## Task 1
Translate this sentence from the scanning flow cell text below into German: "The new setup is able to determine the potential/current dependent selectivity of catalysts."
## Task 2
In the scanning flow cell text below, what is the pore size of the PTFE membrane installed at the bottom of the cell?

Coupling of a Scanning Flow Cell to an Online Electrochemical Mass Spectrometer

Coupling of a Scanning Flow Cell to an Online Electrochemical Mass Spectrometer

The time and cost efficient analysis of electrochemical catalysts is of major importance for the development of energy efficient clean technologies like fuel cells, electrolyzers or the electrochemical CO2 reduction. Characterization and valuation of electrochemical catalysts is only possible when three main qualities are taken into account (1) the activity, which indicates how efficient a catalyst is, (2) the stability, which reveals durability of a catalyst under certain operation conditions and (3) the selectivity, which relates to the product distribution at certain potentials or currents. The last point is especially important for reactions like the electrochemical CO2 reduction, where many different products are formed at similar potentials.

After the development of an electrochemical Scanning Flow Cell (SFC) for activity measurements, which is able to automatically screen applied potential/current, electrolyte, temperature and catalysts, and its coupling to an inductively coupled plasma mass spectrometer (ICP-MS) for stability measurements through quantitative dissolution analysis, we now coupled the SFC to an online electrochemical mass spectrometer (OLEMS). The new setup is able to determine the potential/current dependent selectivity of catalysts.

The original SFC design was changed to fit in a tip (white part in picture) from the top of the cell and install a PTFE membrane (20 nm pore size) at the bottom of it. The tip is directly connected to a mass spectrometer (Max300 LG, Extrel CMS, Pittsburgh, USA) and volatile products evolving on the catalyst are evaporated into the vacuum system and are analysed time resolved respectively potential/current dependent. When the cell is approached to the working electrode, the membrane is positioned only 50 to 100 µm away from the surface. This results in high product concentration and fast response times concerning the mass spectrometer signal. The counter electrode is made out of a carbon pipe and placed at the outlet of the cell to avoid influence of products evolved by the counter reaction on the mass spectrometer response. The reference electrode is mounted at the inlet of the SFC and the connection channel is positioned close to the surface to reduce the ohmic drop. Due to the extended channel diameter of 3mm the cell can also handle reactions, where heavy gas evolution would normally block the current flow.

## Given entries

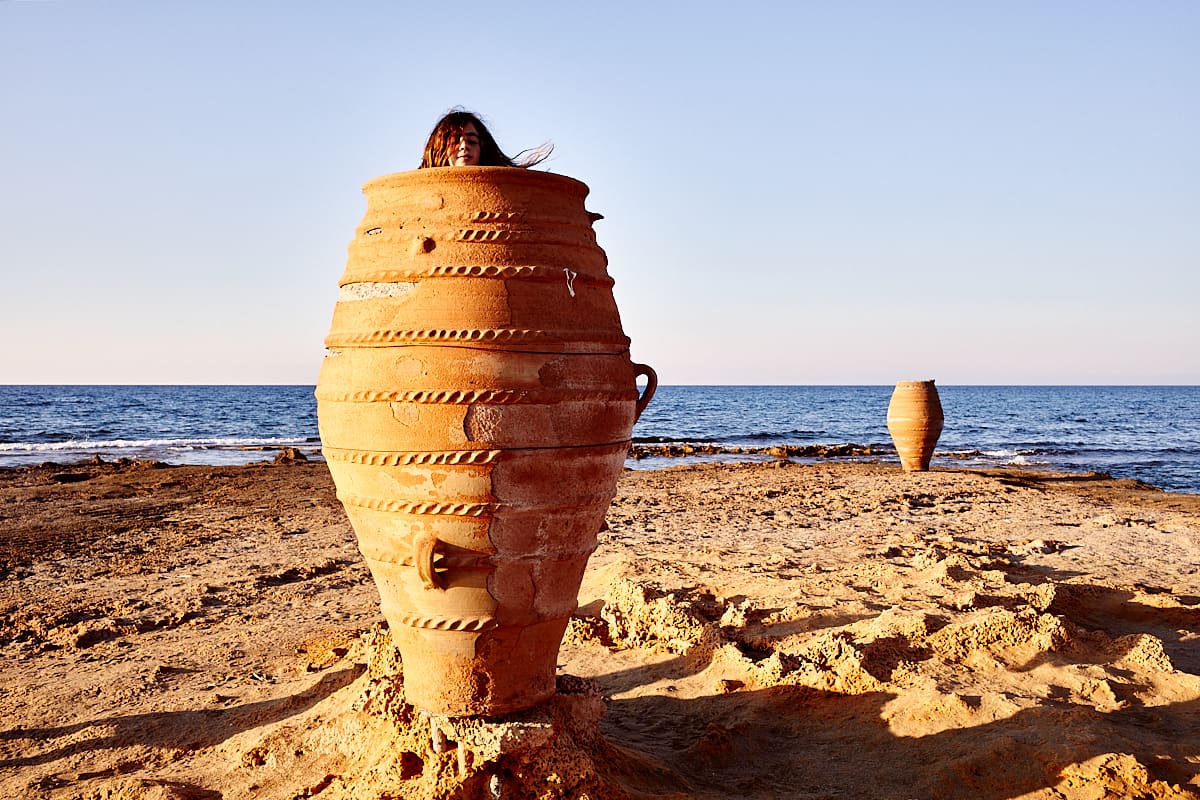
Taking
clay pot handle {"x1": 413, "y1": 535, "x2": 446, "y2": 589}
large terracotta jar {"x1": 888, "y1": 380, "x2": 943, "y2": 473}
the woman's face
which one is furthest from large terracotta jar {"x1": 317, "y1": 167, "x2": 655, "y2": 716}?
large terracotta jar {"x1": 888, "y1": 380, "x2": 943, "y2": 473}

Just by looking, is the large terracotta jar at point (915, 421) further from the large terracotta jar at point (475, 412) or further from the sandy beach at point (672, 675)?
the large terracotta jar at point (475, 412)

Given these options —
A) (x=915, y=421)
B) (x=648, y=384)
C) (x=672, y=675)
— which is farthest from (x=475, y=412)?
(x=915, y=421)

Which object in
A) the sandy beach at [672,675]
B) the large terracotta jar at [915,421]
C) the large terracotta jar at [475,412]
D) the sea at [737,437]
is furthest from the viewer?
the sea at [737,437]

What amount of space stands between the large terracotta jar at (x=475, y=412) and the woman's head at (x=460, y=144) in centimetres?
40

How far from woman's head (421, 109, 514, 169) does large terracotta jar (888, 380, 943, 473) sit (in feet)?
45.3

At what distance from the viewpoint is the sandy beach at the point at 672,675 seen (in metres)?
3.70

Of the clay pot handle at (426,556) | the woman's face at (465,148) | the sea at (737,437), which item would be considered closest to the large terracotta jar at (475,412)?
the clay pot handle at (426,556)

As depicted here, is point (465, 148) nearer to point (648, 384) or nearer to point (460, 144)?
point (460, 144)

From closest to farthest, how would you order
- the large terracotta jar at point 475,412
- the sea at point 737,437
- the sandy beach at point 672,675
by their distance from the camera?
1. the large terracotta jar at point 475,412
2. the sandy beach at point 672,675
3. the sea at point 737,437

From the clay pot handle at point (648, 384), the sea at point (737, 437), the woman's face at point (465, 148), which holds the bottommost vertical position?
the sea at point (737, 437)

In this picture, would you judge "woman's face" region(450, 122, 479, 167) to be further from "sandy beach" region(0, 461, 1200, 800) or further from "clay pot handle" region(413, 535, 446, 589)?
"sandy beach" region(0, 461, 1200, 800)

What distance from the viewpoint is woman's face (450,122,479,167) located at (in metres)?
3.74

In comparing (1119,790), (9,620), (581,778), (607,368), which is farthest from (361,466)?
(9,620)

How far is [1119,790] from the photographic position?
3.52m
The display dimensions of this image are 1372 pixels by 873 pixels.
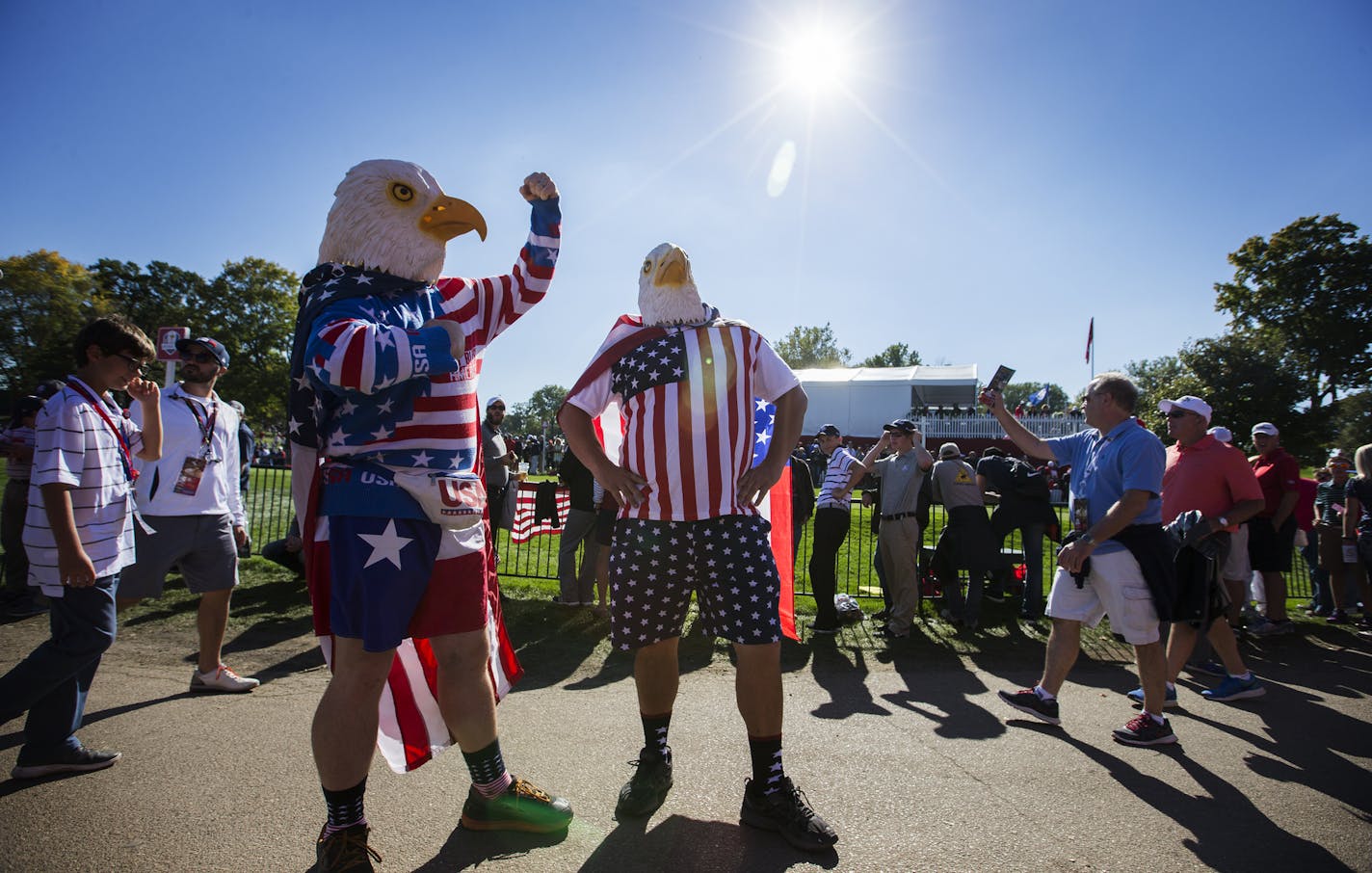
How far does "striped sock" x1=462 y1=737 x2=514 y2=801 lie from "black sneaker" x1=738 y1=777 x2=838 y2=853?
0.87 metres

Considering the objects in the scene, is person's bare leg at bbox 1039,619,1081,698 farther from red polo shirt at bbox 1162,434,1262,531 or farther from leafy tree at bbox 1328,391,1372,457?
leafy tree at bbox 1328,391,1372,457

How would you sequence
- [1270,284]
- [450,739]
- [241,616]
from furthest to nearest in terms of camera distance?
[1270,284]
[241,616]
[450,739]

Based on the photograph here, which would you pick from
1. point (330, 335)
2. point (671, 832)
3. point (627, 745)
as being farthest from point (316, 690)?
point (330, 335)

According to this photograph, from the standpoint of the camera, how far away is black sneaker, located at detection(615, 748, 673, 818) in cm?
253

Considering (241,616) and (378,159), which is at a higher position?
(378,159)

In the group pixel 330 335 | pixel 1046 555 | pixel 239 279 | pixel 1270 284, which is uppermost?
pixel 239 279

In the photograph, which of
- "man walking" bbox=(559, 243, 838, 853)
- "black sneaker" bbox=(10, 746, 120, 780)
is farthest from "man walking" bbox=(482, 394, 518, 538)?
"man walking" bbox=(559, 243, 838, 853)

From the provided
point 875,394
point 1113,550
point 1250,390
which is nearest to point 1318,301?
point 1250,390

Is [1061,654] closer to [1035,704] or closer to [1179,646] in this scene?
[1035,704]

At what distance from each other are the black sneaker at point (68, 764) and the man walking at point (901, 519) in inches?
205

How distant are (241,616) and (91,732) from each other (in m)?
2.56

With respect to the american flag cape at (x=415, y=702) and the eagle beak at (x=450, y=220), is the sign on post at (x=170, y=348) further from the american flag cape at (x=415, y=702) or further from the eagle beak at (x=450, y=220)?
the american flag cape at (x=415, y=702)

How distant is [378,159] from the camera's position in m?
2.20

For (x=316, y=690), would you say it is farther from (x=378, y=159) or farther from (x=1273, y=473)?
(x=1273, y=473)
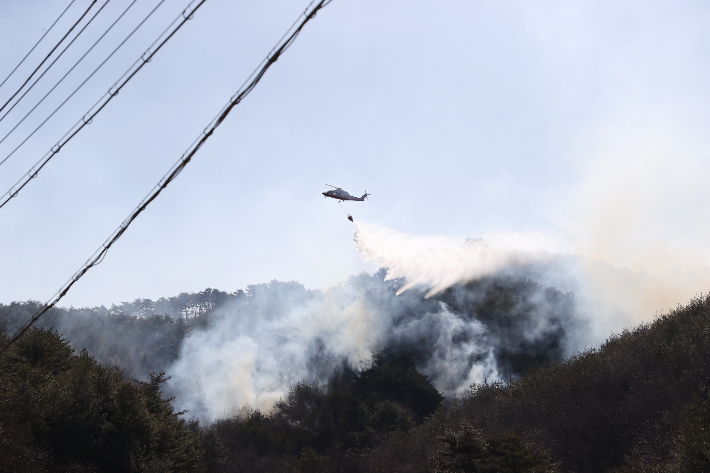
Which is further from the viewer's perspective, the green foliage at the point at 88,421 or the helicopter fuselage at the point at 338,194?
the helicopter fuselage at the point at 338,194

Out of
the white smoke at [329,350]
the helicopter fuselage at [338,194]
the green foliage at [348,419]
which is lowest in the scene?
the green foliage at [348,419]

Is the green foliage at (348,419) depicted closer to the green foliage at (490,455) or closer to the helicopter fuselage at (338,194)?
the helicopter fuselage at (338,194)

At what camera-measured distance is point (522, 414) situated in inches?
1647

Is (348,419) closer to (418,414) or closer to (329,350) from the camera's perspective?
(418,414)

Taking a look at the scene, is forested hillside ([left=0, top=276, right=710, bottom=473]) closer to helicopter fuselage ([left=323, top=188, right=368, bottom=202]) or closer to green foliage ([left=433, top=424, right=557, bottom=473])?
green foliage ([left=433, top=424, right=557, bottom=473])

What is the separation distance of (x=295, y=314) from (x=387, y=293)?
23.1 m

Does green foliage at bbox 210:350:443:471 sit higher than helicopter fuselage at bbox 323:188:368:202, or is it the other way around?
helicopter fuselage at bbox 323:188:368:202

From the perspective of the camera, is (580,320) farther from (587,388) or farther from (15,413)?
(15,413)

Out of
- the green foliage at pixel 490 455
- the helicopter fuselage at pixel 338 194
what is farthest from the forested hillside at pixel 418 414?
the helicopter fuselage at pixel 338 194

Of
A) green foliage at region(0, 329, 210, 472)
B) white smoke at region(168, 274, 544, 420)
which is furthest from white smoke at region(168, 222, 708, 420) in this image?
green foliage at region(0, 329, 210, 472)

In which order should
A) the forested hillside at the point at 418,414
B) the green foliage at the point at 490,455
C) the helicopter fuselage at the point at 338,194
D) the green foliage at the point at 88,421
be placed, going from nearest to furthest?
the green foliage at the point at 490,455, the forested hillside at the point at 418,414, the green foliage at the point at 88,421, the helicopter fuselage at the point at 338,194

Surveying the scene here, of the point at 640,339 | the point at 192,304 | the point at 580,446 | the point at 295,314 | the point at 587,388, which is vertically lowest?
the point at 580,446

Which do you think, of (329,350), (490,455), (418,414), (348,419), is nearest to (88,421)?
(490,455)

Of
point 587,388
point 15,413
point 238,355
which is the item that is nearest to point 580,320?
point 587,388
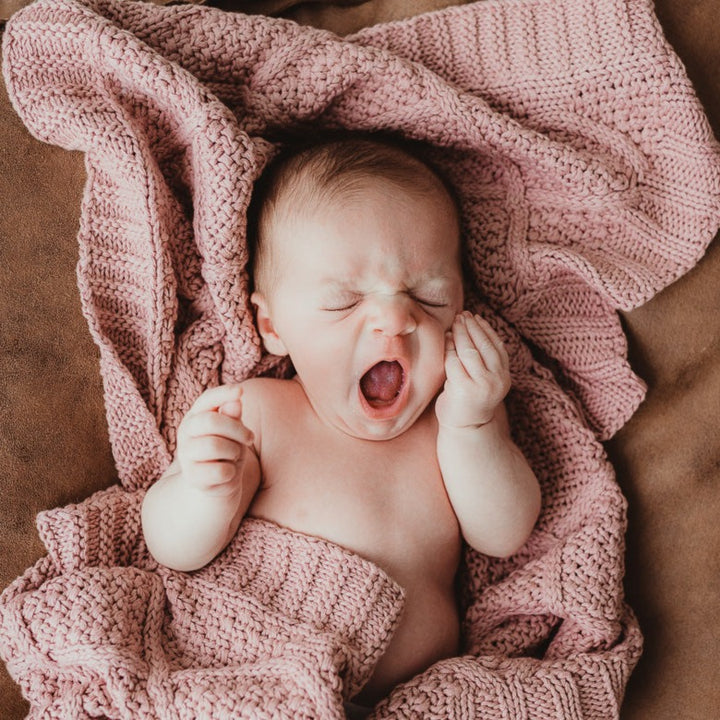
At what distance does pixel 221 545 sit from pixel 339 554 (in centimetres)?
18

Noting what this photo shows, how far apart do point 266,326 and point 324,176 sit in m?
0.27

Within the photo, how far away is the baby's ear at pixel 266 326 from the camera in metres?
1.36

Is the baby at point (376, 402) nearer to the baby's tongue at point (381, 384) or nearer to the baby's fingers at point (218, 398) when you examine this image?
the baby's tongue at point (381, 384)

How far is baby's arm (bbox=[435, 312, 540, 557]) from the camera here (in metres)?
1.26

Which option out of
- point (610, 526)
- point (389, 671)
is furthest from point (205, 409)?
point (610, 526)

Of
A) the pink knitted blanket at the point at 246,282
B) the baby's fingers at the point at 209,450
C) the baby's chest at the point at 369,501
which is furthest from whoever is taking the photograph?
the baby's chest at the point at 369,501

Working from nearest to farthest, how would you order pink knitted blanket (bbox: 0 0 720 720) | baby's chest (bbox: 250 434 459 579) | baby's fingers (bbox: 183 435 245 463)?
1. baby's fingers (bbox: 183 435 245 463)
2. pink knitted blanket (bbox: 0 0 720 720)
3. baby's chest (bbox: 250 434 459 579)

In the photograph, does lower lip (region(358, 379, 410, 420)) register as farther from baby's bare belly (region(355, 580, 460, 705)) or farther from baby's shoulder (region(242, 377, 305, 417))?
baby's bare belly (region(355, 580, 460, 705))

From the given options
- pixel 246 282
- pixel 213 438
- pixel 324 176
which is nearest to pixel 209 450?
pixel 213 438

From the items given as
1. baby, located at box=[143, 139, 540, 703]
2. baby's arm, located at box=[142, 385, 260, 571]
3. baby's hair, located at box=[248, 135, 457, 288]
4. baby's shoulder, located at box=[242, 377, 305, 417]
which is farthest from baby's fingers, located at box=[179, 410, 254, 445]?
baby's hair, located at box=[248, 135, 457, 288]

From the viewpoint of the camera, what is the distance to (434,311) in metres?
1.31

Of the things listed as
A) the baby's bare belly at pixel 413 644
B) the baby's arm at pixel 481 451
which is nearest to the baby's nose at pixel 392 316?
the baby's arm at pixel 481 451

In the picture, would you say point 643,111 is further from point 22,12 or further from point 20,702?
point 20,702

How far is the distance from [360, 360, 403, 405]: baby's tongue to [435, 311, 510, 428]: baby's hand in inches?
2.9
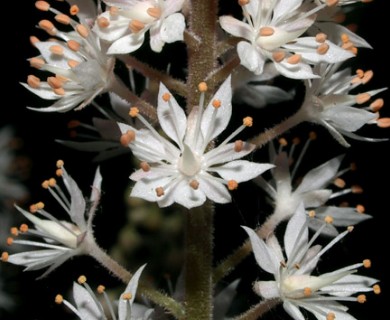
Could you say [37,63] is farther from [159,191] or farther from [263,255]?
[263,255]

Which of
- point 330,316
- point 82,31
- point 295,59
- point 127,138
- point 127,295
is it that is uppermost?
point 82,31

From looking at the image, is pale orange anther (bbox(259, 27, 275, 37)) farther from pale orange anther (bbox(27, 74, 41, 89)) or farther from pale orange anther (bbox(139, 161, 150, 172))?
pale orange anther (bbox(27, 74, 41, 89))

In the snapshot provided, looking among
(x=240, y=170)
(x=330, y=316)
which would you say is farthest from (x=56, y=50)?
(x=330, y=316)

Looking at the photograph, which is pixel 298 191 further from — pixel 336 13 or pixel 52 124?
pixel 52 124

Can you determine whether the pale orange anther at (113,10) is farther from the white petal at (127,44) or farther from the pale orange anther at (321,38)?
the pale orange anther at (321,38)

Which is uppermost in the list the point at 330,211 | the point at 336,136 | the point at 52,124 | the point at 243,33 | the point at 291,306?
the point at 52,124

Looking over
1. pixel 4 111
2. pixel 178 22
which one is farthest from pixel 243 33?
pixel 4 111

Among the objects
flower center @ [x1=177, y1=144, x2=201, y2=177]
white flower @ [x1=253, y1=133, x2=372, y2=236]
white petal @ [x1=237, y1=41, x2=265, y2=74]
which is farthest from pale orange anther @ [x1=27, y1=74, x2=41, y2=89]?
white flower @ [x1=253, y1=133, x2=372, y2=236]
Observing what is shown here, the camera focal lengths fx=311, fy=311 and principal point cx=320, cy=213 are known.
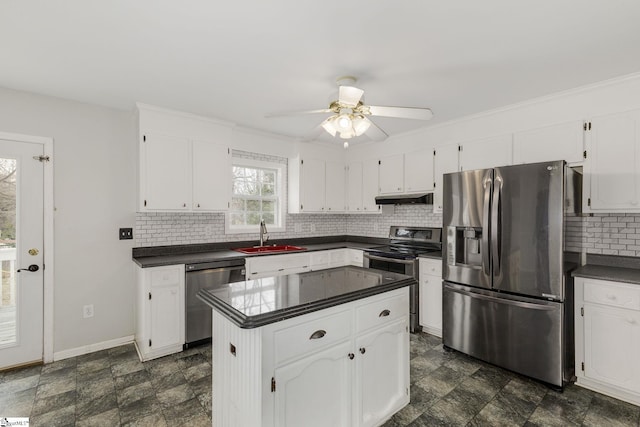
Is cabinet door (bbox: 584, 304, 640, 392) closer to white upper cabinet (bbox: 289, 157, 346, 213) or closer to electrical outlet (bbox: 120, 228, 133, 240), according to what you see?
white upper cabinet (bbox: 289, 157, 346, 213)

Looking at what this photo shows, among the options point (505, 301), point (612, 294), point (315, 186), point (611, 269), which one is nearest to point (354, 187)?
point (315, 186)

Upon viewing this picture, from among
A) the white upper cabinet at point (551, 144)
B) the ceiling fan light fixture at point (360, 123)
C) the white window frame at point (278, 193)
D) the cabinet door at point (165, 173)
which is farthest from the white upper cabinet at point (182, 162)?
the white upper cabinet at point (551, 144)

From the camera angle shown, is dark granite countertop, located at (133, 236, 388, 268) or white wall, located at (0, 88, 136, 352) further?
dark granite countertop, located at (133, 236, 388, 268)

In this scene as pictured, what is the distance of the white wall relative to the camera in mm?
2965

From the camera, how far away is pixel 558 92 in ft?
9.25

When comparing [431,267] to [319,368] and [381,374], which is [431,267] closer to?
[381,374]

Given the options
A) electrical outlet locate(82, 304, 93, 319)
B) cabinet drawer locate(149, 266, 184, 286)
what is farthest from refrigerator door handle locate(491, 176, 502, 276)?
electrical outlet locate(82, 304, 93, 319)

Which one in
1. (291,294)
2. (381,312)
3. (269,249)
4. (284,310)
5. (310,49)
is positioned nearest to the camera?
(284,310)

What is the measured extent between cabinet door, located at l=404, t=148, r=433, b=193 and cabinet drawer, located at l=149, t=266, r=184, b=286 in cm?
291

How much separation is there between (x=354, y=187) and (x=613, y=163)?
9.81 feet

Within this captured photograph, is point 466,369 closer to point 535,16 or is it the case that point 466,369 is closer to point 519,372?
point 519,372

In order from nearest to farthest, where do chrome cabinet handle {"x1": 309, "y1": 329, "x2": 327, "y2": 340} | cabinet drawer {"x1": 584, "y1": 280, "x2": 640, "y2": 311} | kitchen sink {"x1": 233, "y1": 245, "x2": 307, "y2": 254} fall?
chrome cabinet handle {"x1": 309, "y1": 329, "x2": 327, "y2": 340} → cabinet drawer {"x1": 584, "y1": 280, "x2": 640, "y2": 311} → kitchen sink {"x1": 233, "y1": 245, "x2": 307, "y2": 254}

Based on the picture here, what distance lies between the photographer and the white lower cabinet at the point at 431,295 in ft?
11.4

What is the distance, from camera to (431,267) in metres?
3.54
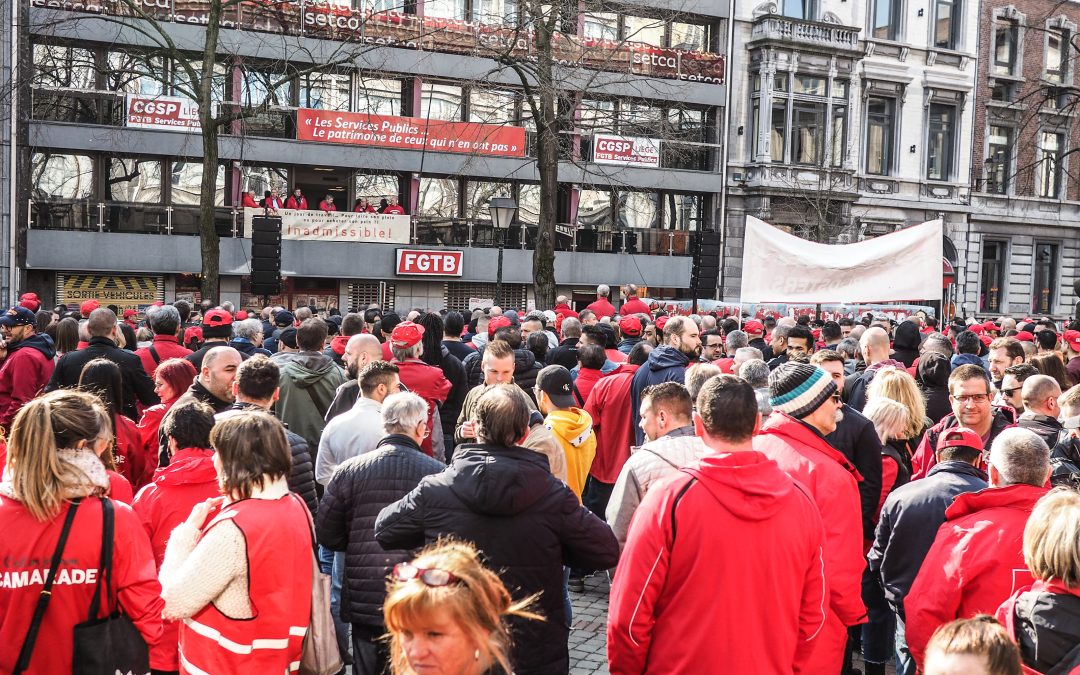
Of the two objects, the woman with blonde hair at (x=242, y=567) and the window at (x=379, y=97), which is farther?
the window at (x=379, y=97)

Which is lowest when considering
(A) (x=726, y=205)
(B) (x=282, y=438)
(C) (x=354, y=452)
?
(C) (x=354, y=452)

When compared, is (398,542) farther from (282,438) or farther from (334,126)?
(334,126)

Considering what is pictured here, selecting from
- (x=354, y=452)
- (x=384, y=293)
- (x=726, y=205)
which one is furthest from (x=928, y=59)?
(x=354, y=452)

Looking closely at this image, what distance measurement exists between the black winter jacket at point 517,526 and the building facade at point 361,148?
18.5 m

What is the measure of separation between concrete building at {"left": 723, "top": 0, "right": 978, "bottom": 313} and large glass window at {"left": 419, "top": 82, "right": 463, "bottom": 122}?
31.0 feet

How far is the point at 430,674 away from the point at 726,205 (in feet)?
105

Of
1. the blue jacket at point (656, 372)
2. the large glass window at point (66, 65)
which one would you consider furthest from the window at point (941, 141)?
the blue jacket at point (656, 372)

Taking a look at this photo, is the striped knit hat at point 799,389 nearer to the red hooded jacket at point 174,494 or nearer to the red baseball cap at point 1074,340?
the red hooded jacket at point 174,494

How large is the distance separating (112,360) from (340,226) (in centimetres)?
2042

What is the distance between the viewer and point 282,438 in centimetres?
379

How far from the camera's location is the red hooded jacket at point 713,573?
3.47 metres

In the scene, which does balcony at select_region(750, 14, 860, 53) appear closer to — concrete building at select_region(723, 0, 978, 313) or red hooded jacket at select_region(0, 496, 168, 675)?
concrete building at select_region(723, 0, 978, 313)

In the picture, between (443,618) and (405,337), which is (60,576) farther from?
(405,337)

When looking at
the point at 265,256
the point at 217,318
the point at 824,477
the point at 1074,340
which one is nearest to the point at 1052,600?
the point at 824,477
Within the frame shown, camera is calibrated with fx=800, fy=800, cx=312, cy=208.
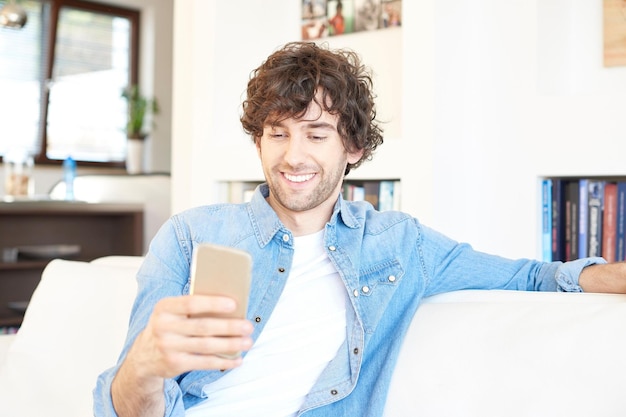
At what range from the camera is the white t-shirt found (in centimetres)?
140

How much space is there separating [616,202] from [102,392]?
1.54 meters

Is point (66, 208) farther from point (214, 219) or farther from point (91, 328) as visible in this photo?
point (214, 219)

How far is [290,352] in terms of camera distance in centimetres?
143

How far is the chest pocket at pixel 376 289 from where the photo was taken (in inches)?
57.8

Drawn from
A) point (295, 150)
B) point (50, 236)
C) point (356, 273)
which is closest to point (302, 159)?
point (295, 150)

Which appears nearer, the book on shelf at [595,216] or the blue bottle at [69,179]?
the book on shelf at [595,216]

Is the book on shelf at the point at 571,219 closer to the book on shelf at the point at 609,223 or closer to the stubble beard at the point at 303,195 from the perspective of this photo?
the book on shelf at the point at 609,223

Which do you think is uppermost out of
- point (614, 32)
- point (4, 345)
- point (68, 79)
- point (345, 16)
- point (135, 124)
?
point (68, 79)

## Response 1
Der neue Aufbau ist in der Lage, die potential- bzw. stromabhängige Selektivität von Katalysatoren zu bestimmen.

## Response 2
20 nm